When compared to the petitionary activity taking place at the English Parliament, the petitionary practice surrounding the seventeenth-century States General seems to have been more contained: there does not appear to have been a habit of groups of petitioners collectively entering the buildings of the Binnenhof (the 'Inner Court') to try and present their petitions, nor did the States General generally receive petitions with many signatures. This was partly due to the political system of the Dutch Republic: political decision-making was a bottom-up process, and in order to have an impact on decisions taken at the central state level, lobbying by petitioning would often have to start at the level of the various urban governments and colleges of nobles with a vote in the provincial estates assemblies. The States General ruled directly over those territories that were within the Dutch Republic but outside the seven provinces (the so-called “generality lands”), and they were responsible for the foreign policy of the united provinces, so much of the petitionary activity had to do with their jurisdiction in these matters. The intermediaries involved in the petitionary practice could be held responsible for the contents of the petitions and thus acted as gatekeepers, which helps to explain why, until the start of the age of revolutions in the late eighteenth century, petitions to the Dutch States General rarely seem to have been of a transgressive nature.

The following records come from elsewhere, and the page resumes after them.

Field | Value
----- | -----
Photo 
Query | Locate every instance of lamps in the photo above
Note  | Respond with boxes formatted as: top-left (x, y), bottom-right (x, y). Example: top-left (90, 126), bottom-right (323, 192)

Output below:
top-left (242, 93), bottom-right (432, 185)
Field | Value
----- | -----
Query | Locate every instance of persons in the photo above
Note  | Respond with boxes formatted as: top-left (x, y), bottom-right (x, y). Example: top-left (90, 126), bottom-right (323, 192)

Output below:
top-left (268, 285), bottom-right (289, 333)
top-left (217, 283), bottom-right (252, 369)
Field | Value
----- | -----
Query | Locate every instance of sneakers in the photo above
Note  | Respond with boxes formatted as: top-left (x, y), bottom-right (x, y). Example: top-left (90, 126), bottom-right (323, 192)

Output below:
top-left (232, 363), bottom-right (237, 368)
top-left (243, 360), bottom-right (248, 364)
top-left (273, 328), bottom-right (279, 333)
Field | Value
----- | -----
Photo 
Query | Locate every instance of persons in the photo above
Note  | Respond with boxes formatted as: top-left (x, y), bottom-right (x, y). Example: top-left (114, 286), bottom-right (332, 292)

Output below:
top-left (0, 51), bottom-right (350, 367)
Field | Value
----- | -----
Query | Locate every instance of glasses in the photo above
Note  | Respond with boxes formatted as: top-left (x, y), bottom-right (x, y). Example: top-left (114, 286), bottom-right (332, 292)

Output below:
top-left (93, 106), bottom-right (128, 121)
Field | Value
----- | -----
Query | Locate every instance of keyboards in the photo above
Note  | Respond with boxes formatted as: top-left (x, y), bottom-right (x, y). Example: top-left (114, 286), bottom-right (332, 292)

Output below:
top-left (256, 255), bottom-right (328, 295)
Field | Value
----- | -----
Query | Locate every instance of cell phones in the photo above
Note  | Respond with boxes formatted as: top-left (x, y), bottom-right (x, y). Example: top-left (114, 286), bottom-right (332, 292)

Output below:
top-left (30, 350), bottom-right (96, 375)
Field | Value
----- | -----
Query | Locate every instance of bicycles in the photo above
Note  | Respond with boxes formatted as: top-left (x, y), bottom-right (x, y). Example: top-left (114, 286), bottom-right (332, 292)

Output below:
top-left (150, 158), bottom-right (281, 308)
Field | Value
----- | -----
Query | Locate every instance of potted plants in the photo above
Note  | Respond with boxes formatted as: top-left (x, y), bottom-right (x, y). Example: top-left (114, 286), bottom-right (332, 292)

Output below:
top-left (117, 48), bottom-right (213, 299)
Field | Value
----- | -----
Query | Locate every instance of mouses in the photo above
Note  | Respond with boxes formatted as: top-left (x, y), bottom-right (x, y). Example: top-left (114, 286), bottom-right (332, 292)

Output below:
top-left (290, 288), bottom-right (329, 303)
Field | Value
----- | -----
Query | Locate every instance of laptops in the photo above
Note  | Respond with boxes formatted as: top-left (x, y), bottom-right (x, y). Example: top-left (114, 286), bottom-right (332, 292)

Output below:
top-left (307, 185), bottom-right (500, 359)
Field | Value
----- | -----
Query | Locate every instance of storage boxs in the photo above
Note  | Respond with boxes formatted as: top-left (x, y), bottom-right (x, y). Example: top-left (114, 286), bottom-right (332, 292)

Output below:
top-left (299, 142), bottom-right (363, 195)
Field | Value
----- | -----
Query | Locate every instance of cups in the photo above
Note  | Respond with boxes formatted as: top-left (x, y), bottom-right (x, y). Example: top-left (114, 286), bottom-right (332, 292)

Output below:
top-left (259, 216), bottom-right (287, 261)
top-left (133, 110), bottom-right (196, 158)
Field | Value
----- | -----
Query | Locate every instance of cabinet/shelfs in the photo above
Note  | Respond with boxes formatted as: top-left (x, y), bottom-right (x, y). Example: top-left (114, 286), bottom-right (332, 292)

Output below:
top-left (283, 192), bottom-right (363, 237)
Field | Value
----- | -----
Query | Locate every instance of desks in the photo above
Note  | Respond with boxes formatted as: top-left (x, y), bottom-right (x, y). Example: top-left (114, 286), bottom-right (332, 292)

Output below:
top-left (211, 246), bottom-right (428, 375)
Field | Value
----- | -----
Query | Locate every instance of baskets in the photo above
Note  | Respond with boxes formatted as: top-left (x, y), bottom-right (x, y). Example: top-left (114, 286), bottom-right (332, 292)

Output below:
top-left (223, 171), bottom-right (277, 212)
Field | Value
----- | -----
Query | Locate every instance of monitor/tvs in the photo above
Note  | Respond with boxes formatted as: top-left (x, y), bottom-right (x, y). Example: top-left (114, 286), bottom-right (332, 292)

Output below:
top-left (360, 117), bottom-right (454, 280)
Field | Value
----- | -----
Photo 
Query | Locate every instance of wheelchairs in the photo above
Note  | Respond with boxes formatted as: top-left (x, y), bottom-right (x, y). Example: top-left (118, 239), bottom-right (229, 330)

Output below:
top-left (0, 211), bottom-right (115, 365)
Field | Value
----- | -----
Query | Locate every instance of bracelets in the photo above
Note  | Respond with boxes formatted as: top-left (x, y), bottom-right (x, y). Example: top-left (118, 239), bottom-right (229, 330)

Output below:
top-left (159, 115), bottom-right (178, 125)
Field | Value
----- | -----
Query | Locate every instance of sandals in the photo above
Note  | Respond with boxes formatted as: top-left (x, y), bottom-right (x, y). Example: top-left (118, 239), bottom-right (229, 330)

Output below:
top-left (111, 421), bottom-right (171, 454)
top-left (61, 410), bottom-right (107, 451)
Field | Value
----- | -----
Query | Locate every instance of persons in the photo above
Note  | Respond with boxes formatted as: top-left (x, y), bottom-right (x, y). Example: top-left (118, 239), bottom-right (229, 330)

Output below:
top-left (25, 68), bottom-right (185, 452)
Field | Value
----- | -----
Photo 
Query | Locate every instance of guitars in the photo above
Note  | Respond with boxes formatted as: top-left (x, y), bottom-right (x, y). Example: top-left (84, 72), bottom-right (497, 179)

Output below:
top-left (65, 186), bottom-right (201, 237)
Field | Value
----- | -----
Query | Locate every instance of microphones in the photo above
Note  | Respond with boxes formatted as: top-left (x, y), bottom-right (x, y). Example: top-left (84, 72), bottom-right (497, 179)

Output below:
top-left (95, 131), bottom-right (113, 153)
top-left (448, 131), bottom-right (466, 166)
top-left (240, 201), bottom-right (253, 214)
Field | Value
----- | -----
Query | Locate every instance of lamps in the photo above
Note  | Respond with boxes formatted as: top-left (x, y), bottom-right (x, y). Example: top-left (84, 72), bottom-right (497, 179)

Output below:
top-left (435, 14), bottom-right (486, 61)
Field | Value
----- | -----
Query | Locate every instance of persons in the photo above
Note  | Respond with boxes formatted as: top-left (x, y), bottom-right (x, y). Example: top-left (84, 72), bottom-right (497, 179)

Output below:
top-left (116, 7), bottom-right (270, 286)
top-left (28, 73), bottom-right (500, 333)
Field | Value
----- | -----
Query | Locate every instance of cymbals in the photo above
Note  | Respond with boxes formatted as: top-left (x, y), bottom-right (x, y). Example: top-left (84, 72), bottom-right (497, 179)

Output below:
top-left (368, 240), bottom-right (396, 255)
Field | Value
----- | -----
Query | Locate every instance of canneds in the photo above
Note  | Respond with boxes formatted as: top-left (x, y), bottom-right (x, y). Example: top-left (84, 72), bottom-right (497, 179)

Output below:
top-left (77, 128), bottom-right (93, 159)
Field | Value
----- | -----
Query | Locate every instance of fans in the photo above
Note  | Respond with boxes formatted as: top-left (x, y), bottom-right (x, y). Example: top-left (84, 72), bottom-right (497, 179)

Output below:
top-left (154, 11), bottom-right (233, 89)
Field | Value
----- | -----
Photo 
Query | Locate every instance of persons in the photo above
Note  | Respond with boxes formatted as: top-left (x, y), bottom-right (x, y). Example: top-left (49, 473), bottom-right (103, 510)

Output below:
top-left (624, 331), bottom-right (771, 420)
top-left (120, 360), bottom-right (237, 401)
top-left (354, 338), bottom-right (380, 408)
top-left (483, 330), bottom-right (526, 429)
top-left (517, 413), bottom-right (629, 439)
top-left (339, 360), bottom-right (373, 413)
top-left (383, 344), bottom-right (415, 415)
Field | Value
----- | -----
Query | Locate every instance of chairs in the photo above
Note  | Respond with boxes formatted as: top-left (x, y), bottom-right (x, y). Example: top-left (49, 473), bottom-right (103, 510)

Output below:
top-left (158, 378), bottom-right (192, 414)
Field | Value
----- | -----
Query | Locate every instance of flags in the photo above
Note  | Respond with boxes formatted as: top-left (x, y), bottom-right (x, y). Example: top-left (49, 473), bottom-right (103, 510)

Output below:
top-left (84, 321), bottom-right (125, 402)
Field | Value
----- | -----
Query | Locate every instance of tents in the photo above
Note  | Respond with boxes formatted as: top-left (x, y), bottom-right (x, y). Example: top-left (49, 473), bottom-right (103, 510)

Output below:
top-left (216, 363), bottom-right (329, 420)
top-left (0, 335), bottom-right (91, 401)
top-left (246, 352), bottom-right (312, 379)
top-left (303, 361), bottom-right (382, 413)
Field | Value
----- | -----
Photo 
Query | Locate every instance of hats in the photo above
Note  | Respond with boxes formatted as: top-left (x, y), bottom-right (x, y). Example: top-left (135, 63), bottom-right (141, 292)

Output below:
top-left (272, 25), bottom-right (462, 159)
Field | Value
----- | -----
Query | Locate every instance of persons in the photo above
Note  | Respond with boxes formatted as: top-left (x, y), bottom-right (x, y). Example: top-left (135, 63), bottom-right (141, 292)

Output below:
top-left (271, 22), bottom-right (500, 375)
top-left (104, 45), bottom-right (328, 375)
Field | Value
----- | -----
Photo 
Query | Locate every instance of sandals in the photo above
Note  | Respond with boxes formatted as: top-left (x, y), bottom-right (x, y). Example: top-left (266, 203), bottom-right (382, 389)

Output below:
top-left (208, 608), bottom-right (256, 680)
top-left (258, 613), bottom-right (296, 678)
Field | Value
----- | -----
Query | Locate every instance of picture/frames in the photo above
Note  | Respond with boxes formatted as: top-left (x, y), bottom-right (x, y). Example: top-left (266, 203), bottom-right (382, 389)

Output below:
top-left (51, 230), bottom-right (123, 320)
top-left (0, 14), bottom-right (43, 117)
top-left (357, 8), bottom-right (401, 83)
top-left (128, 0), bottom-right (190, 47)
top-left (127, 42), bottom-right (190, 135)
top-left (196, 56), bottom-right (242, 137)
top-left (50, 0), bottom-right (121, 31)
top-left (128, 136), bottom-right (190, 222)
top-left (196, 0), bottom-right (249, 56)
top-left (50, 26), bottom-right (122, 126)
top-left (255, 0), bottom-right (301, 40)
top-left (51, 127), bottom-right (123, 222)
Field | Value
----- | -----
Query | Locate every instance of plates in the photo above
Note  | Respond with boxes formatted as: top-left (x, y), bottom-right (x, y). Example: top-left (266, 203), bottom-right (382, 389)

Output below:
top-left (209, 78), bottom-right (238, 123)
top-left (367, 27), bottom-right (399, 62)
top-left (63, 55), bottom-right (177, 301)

The English Parliament and the Dutch States General are of course only two examples of representative institutions that received (great numbers of) petitions. For both of these institutions, as for others, dealing with petitions was a vital task that took up a lot of their time. Understanding how early modern parliamentary cultures dealt with petitions is crucial because it can tell us much about how parliamentary institutions saw themselves in relation to the people they represented and – in monarchical states – the sovereign. I am confident that our Recovering Europe’s Parliamentary Culture, 1500-1700 project, with its rigorously comparative approach, can play an important role in demonstrating how petitioning was a practice that connected representative institutions across Europe, while at the same time bringing to the fore the particularities of these institutions.
Joris Oddens, Head of Political Culture and History at Huygens ING (KNAW).
*I would like to thank Paul Seaward for allowing me to draw on his knowledge of the English case.